Sesaat Hilma dan Fitri adu mulut. Fitri gadis yang menurutku lucu, Hilma sangat suka menggodanya.  Aku tersenyum melihat tingkah mereka. 


"Silmi, bila didiamkan isu ini. Anti bisa kena sanksi." Syifa membuyarkan dan menghentikan perdebatan Fitri dan Hilma.  Sesaat mereka memandangku, mengangguk membenarkan ucapan Syifa. 


"Anti dikenakan sanksi, karena pacaran. Anti tahu kan beratnya hukuman itu? Karena itu bukan lagi sekedar kenakalan, tapi sudah melanggar perintah agama. Agama melarang kita pacaran. Terlebih lagi, status anti sudah sebagai ustadzah."


"Tapi, isu itu tidak benar! Dan bukankah yang menetapkan kesalahan, maksudku, dikenakan sanki setelah ada bukti, kan?" belaku. 
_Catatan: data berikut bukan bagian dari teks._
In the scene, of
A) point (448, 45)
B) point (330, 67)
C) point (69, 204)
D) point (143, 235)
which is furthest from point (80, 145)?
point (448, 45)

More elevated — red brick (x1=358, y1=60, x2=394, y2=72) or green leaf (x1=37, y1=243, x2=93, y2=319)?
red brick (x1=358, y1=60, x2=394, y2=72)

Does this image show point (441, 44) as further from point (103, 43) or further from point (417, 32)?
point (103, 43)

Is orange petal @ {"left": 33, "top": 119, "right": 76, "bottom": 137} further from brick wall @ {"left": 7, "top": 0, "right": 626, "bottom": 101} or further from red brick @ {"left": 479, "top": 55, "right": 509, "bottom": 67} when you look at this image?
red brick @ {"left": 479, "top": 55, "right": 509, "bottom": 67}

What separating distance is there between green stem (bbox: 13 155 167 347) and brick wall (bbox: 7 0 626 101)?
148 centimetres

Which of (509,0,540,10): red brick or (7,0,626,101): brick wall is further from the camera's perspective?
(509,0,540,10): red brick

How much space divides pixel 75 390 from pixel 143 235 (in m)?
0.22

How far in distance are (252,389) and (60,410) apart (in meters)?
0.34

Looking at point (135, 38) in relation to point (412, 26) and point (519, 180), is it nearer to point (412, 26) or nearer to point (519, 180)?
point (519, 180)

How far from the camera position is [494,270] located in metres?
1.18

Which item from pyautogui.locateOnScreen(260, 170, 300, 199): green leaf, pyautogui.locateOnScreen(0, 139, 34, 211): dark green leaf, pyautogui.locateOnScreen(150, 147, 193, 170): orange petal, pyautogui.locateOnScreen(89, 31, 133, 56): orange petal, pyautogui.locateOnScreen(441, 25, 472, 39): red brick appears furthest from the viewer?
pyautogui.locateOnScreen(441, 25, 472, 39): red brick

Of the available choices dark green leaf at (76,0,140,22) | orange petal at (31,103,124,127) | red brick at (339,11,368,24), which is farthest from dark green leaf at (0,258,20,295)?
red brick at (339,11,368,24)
"Benar juga. Kalau sudah di angkatan kita, mungkin tidak ada yang berani ambil tindakan secara terang-terangan padamu. Tapi masih ada di atas kita yaitu Aisyah Nur Fadhilah!" Mendengarkan Syifa mengucapkan nama lengkap Aisyah, nyaliku jadi ciut. Aku menelan ludah. Bagaimana respon Aisyah jika mendengar isu ini? Jika dilihat dari sisi sahabat, rasanya mustahil Aisyah percaya isu itu. Bukankah aku sangat dekat dengannya, jadi dia lebih tahu siapa aku. Tapi, jika dilihat dari sisi posisiku, sebagai salah satu ustazah, maka Aisyah harus mengusut isu ini. 


Selain itu pula, tak bagus bagi anak-anak. Jika mereka menganggap berita itu benar, khawatirnya mereka juga akan melakukan yang sama karena tak merasa bukan sebuah kesalahan. 


Di sisi lain, akan ada yang protes, kenapa anti  tidak mendapatkan hukuman, sementara santri-santri lain yang melanggar kena hukuman," jelas Syifa panjang lebar. Makanan di depannya sudah habis. Kulirik makanan di hadapanku masih banyak.


"Fitri, anti mau kan menghabiskan makanan ana?" Tanpa menunggu jawaban langsung kugeser makananku ke hadapannya, dia pun tidak keberatan. 


Aku hanya mendesah. "Lalu, ana harus bagaimana?"